Relying on a 19th century concept of public education and a legal precedent from the early 20th century, the Washington State Supreme Court on Friday struck down one of the country’s newest charter school laws.
The League of Women Voters v. State ruling clouds the futures of nearly 1,200 students in nine charter schools, and could cast doubt on other educational programs. But it also raises a question that should resonate beyond the Evergreen State: Can archaic legal concepts stymie a 21st-century education system?
The court’s 6-3 majority relied on three-step reasoning. First, Washington’s state constitution restricts some state funding to the support of “common schools” only. Second, charter schools are not common schools, a definition drawn from a 106-year-old legal precedent. Third, the state’s funding system risks giving charter schools some of the “common schools” money they’re barred from receiving, since the state hasn’t segregated the common school fund from the general fund since 1967.

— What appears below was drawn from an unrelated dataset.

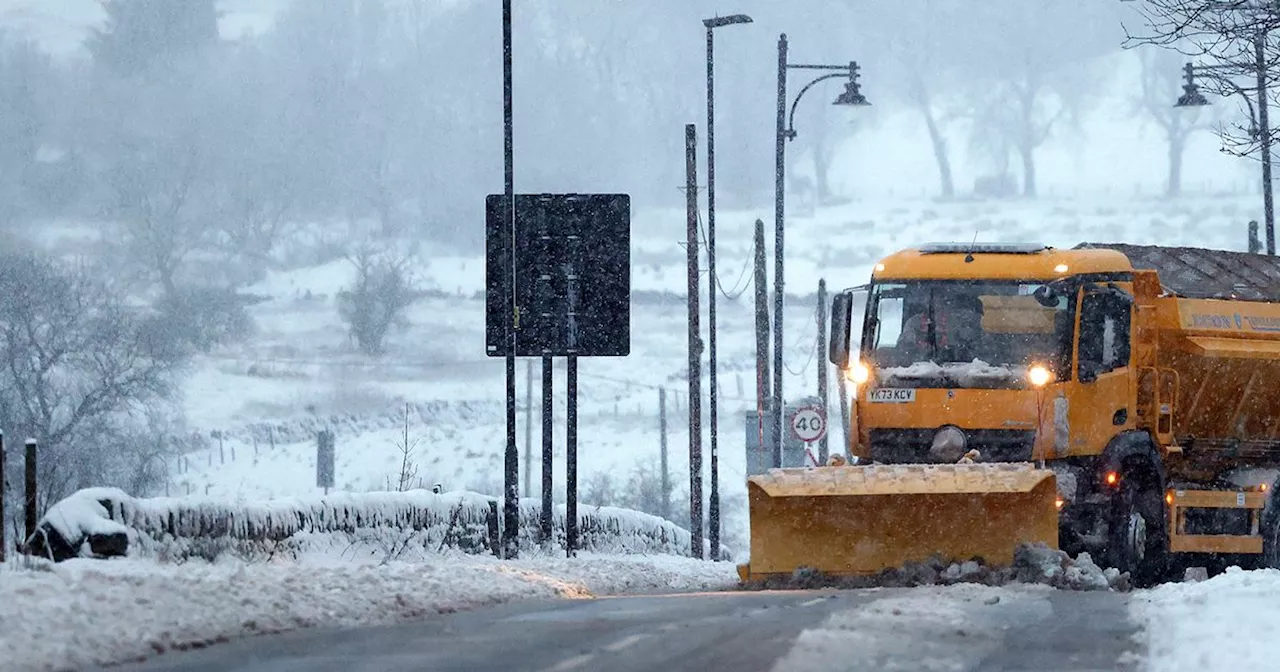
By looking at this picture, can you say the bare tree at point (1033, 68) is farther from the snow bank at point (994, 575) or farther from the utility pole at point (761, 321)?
the snow bank at point (994, 575)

When the Washington Supreme Court decided District No. 20 v. Bryan in 1909, the state was home to more than 2,800 public schools (132 of them in log cabins) spread across 2,710 school districts. At the time the court held common schools were “subject to and under the control of the qualified voters of the school district.” All nine justices agreed last week that charters authorized by the state — a concept voters approved in 2012 — were not common schools.
The idea of common schools traces to the 1830s, when Horace Mann envisioned a form of free primary schools that would be tasked with teaching students reading, writing and arithmetic.
The term appears in Article IX, Section 2 of Washington’s state constitution:
The public school system shall include common schools, and such high schools, normal schools, and technical schools as may hereafter be established. But the entire revenue derived from the common school fund and the state tax for common schools shall be exclusively applied to the support of the common schools.
Washington officials have long struggled to reconcile a modern public education system with a concept that may have been envisioned under the dim light of a whale-oil lamp. The Washington State Attorney’s General Office warned antiquated definitions of the “common school” did not include high schools (along with vocational education and teacher training colleges), as these schools were referred to as separate from the “common school” in Article IX, Section 2.